WHAT THIS EXERCISE ASKS
a) In the stretch of the Teynham text from "Charters of 798" through "Teonanhyll in Berkshire.", switch "historian" to "scholar" and give that stretch again.
b) Resume the account of Teynham at the point where it stops, and carry it on.

— start of QUOTED TEXT —

Teynham ( ) is a large village and civil parish in the borough of Swale in Kent, England. The parish lies between the towns of Sittingbourne and Faversham, immediately north of the A2 road, and includes the hamlet of Conyer on an inlet of the Swale, the channel that separates mainland Kent from the Isle of Sheppey. Other hamlets include Deerton Street, Frognal, and Teynham Street. Teynham also has a carnival court. There is selections every year when girls from 14-18 can audition to be Miss Teynham or a Teynham princess.

The village has a railway station, served by Southeastern trains running between London Victoria and Dover.

Origin of name

Charters of 798 to 801 and Domesday Monachorum – a series of Domesday-related texts kept at Canterbury Cathedral – mention it as Teneham, Taenham, Tenaham and Tenham. In Domesday Book the name occurs as "Therham" (probably a clerical error).

The historian JK Wallenberg (in 1931) suggests an Anglo-Saxon root, tynan, to enclose, followed by the Anglo-Saxon word "Hamm", a land drained by dykes. Another historian, Eilert Ekwall (in 1936), suggests an early owner named Teona, whose name is found in Teonanhyll in Berkshire.

— end of QUOTED TEXT —
— start of DATA PROVIDED —

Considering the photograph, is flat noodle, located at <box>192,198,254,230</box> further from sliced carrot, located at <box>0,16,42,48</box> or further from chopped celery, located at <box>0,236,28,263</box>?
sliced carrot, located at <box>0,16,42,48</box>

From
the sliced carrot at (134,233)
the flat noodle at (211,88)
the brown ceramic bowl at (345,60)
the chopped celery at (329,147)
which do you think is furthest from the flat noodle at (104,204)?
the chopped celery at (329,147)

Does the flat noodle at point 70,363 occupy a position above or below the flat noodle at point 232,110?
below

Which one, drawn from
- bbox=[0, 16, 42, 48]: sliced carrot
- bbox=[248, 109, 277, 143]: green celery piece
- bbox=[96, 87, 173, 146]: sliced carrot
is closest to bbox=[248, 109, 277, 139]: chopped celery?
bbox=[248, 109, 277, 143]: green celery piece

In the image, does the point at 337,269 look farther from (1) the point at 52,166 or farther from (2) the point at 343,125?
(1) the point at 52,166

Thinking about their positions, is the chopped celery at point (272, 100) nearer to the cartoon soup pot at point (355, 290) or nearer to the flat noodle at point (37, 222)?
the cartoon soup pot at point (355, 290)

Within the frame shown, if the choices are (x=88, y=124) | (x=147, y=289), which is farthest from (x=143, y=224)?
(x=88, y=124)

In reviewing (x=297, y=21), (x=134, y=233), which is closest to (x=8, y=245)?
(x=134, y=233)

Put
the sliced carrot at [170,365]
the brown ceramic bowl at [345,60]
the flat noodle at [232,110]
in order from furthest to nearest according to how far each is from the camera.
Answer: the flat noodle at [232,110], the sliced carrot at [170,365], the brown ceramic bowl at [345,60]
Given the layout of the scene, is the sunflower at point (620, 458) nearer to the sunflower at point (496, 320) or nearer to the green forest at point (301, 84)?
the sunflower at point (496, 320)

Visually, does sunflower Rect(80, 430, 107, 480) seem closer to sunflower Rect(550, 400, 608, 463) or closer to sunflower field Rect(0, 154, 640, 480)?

— end of DATA PROVIDED —

FINAL ANSWERS
a)
Charters of 798 to 801 and Domesday Monachorum – a series of Domesday-related texts kept at Canterbury Cathedral – mention it as Teneham, Taenham, Tenaham and Tenham. In Domesday Book the name occurs as "Therham" (probably a clerical error).

The scholar JK Wallenberg (in 1931) suggests an Anglo-Saxon root, tynan, to enclose, followed by the Anglo-Saxon word "Hamm", a land drained by dykes. Another scholar, Eilert Ekwall (in 1936), suggests an early owner named Teona, whose name is found in Teonanhyll in Berkshire.

b)
In 1590, William Lambarde wrote his book Perambulation of Kent, in which Tenham is called the towne of ten houses. He also notes that in 1533, 105 acres of good ground in 'Brennet' (a former name of Tenham) were divided in ten parcels of land to grow fruit for King Henry.

J Harris, in his History of Kent (1719) calls it the "place of ten houses" (hams) but there must have been hundreds of places with 10 houses in Anglo-Saxon times.

It is also possibly "homestead of a man called Tena" or "homestead near the stream called Tene". Several other etymologies have been suggested.

The "y" in "Teynham" was apparently added by the Roper family, who have been Barons of Teynham from 1616.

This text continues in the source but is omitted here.